Extracted entries Start Marker

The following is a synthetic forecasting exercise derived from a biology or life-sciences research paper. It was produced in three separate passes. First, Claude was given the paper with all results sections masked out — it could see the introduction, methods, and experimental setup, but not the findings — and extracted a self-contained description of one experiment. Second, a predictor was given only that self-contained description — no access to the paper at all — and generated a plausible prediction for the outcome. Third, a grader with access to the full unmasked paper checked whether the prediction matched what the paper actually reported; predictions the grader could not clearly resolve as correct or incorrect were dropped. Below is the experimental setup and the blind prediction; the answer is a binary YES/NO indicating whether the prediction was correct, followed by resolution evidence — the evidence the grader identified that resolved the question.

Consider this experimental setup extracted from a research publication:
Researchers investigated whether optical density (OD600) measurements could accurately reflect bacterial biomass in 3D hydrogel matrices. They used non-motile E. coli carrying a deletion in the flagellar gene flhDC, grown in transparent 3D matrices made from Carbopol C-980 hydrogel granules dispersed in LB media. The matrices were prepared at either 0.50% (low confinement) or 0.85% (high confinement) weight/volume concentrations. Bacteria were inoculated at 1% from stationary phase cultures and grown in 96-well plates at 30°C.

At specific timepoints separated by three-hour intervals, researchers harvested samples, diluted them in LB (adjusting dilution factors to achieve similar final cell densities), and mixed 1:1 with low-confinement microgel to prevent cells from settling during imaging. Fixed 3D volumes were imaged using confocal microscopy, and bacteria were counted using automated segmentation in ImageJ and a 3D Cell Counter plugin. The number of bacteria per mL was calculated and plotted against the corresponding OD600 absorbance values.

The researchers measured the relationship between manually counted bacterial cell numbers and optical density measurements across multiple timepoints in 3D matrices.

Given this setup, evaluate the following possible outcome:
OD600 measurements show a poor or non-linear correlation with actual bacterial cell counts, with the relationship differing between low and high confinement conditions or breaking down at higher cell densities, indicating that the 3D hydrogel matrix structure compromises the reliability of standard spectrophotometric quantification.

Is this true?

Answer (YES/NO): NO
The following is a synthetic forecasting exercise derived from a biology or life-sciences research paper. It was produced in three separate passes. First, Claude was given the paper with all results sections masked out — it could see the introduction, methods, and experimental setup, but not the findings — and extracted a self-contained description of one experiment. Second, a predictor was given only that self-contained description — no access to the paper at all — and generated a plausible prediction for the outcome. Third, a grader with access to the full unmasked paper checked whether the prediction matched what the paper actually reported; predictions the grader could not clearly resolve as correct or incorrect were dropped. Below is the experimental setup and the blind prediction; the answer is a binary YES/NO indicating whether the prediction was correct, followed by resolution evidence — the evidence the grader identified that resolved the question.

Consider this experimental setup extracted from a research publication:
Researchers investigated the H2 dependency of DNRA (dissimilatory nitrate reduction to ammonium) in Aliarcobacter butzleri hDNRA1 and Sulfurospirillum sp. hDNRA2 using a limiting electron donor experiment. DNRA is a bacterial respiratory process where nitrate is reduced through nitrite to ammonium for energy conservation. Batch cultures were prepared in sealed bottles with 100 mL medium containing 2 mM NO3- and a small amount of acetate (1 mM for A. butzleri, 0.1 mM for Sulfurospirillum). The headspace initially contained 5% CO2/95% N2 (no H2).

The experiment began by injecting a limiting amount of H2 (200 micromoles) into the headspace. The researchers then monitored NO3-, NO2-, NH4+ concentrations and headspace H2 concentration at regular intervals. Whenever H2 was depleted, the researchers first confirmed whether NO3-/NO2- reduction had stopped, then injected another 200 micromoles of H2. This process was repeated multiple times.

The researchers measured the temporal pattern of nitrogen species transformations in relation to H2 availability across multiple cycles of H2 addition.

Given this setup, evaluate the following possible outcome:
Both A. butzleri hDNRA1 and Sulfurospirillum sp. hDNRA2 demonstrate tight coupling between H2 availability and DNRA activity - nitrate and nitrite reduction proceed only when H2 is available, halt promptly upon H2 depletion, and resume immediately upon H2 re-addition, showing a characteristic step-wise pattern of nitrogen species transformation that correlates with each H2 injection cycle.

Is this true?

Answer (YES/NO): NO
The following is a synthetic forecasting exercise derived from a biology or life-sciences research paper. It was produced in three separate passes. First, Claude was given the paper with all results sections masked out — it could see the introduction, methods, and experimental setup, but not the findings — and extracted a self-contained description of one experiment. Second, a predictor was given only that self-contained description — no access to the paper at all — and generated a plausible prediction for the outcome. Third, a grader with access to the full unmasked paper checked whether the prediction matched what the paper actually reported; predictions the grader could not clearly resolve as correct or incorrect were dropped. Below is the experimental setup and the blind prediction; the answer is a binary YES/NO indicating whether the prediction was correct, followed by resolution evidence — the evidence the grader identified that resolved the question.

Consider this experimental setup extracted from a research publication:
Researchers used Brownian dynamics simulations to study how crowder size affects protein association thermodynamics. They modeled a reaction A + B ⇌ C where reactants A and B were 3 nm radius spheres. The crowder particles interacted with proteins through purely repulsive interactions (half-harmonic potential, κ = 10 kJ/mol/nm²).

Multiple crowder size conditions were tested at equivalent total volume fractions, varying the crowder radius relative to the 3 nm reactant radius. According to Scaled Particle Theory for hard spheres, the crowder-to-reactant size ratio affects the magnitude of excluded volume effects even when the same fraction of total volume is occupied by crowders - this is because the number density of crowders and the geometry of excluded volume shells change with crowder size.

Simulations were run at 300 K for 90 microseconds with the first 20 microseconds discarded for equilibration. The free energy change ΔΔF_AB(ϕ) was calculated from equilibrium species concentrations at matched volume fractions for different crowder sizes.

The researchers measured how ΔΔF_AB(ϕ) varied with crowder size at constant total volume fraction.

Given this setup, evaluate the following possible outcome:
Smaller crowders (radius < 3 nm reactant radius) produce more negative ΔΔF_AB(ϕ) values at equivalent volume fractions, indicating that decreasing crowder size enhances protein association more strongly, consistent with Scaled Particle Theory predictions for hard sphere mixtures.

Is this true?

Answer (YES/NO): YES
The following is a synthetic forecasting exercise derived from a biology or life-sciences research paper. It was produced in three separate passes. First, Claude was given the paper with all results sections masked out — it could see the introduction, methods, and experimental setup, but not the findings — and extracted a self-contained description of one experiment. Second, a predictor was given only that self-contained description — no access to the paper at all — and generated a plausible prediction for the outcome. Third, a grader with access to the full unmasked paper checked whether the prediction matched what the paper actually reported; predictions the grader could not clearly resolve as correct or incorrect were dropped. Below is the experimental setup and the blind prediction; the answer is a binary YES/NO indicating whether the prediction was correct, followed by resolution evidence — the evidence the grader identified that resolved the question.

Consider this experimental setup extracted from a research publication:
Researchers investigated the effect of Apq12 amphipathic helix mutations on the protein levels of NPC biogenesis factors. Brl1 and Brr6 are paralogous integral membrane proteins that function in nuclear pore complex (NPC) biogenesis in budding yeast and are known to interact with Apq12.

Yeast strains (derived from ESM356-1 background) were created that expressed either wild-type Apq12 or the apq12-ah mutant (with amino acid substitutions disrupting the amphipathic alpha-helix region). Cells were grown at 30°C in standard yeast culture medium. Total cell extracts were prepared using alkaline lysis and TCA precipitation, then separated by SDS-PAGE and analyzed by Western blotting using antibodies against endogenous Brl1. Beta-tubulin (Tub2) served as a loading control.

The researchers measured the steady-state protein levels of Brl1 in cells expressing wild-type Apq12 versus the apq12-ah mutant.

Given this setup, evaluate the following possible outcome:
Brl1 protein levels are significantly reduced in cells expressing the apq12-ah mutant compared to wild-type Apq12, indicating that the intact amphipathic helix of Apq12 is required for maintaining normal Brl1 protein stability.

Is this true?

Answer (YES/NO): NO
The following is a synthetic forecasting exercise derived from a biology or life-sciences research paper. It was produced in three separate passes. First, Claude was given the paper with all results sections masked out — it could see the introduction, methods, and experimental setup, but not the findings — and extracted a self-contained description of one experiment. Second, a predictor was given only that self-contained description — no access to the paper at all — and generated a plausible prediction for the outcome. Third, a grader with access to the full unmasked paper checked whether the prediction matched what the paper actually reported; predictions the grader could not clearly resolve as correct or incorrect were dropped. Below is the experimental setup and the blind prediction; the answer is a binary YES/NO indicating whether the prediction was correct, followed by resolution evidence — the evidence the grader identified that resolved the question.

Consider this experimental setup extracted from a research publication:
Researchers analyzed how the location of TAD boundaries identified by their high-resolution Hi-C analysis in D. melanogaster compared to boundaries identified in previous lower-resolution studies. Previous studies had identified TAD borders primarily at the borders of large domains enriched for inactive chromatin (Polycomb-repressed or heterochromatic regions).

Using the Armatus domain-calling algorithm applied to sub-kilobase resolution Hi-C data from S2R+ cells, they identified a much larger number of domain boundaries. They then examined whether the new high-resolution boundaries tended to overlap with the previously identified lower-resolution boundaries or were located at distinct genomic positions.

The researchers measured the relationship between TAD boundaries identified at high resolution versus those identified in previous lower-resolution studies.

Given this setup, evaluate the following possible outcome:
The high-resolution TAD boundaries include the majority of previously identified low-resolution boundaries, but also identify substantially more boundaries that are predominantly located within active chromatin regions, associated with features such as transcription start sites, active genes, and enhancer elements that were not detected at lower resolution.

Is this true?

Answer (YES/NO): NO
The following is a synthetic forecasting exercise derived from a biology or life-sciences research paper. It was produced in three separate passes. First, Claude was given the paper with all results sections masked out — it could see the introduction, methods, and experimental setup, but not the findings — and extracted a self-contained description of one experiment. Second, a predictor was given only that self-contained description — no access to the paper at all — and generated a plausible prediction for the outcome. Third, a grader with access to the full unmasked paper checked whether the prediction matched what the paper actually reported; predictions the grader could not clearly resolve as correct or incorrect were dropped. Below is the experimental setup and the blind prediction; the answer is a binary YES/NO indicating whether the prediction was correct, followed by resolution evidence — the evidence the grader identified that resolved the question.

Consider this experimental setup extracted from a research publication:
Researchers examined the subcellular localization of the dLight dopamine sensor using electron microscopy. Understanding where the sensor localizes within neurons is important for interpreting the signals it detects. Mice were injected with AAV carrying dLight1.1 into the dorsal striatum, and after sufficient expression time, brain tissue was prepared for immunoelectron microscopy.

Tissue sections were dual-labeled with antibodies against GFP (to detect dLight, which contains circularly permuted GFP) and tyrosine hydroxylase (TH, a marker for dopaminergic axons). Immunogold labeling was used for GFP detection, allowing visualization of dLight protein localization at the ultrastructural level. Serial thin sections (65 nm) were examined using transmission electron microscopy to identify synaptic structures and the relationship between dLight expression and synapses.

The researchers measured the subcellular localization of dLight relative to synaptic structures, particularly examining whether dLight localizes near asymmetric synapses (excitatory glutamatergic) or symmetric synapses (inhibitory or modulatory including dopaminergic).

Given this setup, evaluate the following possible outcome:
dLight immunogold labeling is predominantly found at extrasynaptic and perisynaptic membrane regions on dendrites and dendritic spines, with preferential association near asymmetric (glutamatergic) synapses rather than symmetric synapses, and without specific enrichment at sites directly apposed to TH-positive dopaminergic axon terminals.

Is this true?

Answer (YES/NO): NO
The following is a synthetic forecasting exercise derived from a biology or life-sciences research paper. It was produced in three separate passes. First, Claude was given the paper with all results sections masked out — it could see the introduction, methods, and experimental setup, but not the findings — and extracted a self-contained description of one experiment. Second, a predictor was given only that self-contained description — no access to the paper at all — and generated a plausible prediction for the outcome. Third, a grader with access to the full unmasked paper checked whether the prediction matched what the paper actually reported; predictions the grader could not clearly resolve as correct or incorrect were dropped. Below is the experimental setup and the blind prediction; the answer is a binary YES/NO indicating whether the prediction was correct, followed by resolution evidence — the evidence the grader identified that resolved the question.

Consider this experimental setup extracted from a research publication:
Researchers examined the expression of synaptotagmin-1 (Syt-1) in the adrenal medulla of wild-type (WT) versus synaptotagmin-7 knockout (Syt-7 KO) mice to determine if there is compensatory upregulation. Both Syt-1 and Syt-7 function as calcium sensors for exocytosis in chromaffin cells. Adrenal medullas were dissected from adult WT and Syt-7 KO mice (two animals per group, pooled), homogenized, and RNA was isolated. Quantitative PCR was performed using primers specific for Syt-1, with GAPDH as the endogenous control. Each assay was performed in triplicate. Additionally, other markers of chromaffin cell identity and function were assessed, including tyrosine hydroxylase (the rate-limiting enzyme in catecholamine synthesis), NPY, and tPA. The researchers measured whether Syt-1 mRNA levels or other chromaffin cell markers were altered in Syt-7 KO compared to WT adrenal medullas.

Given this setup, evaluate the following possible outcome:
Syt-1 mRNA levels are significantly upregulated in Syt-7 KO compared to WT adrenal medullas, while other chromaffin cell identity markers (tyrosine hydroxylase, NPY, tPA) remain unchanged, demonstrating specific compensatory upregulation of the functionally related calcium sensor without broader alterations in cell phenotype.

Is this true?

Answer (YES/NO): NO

Extracted entries End Marker
Extracted entries Start Marker

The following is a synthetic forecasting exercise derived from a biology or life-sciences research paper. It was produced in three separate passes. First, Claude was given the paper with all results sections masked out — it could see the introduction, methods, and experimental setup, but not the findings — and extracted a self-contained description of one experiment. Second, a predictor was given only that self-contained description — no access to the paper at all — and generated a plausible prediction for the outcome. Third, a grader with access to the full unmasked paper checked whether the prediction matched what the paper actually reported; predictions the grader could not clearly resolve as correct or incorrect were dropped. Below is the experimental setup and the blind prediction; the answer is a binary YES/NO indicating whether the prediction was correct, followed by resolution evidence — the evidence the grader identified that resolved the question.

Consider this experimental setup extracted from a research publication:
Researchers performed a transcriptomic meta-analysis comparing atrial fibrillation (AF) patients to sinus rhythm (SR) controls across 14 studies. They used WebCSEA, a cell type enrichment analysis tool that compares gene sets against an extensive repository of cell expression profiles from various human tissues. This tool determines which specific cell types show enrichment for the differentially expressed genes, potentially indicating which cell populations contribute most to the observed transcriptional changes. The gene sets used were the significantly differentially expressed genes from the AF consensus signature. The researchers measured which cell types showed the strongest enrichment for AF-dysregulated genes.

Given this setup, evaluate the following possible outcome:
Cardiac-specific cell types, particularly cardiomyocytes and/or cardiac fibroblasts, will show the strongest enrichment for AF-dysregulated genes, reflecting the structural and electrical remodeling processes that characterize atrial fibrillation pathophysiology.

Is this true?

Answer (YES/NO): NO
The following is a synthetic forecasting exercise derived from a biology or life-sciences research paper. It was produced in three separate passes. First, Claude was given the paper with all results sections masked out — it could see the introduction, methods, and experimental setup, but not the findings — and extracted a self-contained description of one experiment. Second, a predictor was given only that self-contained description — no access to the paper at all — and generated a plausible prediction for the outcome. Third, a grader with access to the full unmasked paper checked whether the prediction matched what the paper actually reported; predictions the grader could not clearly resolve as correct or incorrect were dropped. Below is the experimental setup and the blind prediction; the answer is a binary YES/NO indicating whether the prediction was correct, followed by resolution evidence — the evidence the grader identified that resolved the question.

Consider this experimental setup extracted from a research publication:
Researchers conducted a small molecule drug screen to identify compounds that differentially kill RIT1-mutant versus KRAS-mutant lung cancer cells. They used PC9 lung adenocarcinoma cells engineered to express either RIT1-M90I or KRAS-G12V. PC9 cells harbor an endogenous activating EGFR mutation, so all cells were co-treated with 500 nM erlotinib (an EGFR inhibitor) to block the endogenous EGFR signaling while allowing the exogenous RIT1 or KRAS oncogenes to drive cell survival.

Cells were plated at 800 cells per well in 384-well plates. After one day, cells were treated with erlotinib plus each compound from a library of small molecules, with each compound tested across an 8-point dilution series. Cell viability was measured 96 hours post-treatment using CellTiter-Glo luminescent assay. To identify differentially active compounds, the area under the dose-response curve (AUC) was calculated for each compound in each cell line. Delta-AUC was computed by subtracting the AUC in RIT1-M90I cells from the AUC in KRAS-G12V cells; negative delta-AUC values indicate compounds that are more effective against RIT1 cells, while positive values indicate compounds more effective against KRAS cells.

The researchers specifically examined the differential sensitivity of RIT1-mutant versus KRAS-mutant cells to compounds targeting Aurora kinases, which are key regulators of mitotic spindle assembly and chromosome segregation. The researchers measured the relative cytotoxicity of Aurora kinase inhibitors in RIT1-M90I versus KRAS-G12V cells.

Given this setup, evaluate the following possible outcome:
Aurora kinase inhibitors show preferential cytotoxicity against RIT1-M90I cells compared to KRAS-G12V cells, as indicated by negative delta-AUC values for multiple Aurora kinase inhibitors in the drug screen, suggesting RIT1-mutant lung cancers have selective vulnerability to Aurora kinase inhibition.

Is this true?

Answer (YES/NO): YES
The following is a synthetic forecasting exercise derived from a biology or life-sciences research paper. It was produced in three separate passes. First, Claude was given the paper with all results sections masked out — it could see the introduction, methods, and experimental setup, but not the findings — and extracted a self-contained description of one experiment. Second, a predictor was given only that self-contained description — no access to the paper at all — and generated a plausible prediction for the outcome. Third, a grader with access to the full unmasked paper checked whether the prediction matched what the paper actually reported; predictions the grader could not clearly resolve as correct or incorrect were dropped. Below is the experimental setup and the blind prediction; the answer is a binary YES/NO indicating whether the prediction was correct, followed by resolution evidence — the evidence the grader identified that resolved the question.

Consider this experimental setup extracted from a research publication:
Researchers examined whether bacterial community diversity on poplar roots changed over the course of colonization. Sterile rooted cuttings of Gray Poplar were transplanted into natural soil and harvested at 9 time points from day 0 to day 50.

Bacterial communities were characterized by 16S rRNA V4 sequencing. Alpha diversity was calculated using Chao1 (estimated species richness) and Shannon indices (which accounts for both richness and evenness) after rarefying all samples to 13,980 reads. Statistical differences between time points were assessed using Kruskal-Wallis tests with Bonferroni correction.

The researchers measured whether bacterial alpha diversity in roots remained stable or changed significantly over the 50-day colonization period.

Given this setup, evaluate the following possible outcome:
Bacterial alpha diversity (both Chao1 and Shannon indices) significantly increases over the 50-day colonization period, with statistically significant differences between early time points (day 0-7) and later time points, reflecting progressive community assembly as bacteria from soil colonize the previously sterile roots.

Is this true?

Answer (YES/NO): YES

Extracted entries End Marker

> **Your goal**:
The required answer is the exact run of lines above starting at the line with "Researchers conducted a" and ending at the line with "Cells were plated", with both ends present.

> **Written solution**:
Researchers conducted a small molecule drug screen to identify compounds that differentially kill RIT1-mutant versus KRAS-mutant lung cancer cells. They used PC9 lung adenocarcinoma cells engineered to express either RIT1-M90I or KRAS-G12V. PC9 cells harbor an endogenous activating EGFR mutation, so all cells were co-treated with 500 nM erlotinib (an EGFR inhibitor) to block the endogenous EGFR signaling while allowing the exogenous RIT1 or KRAS oncogenes to drive cell survival.

Cells were plated at 800 cells per well in 384-well plates. After one day, cells were treated with erlotinib plus each compound from a library of small molecules, with each compound tested across an 8-point dilution series. Cell viability was measured 96 hours post-treatment using CellTiter-Glo luminescent assay. To identify differentially active compounds, the area under the dose-response curve (AUC) was calculated for each compound in each cell line. Delta-AUC was computed by subtracting the AUC in RIT1-M90I cells from the AUC in KRAS-G12V cells; negative delta-AUC values indicate compounds that are more effective against RIT1 cells, while positive values indicate compounds more effective against KRAS cells.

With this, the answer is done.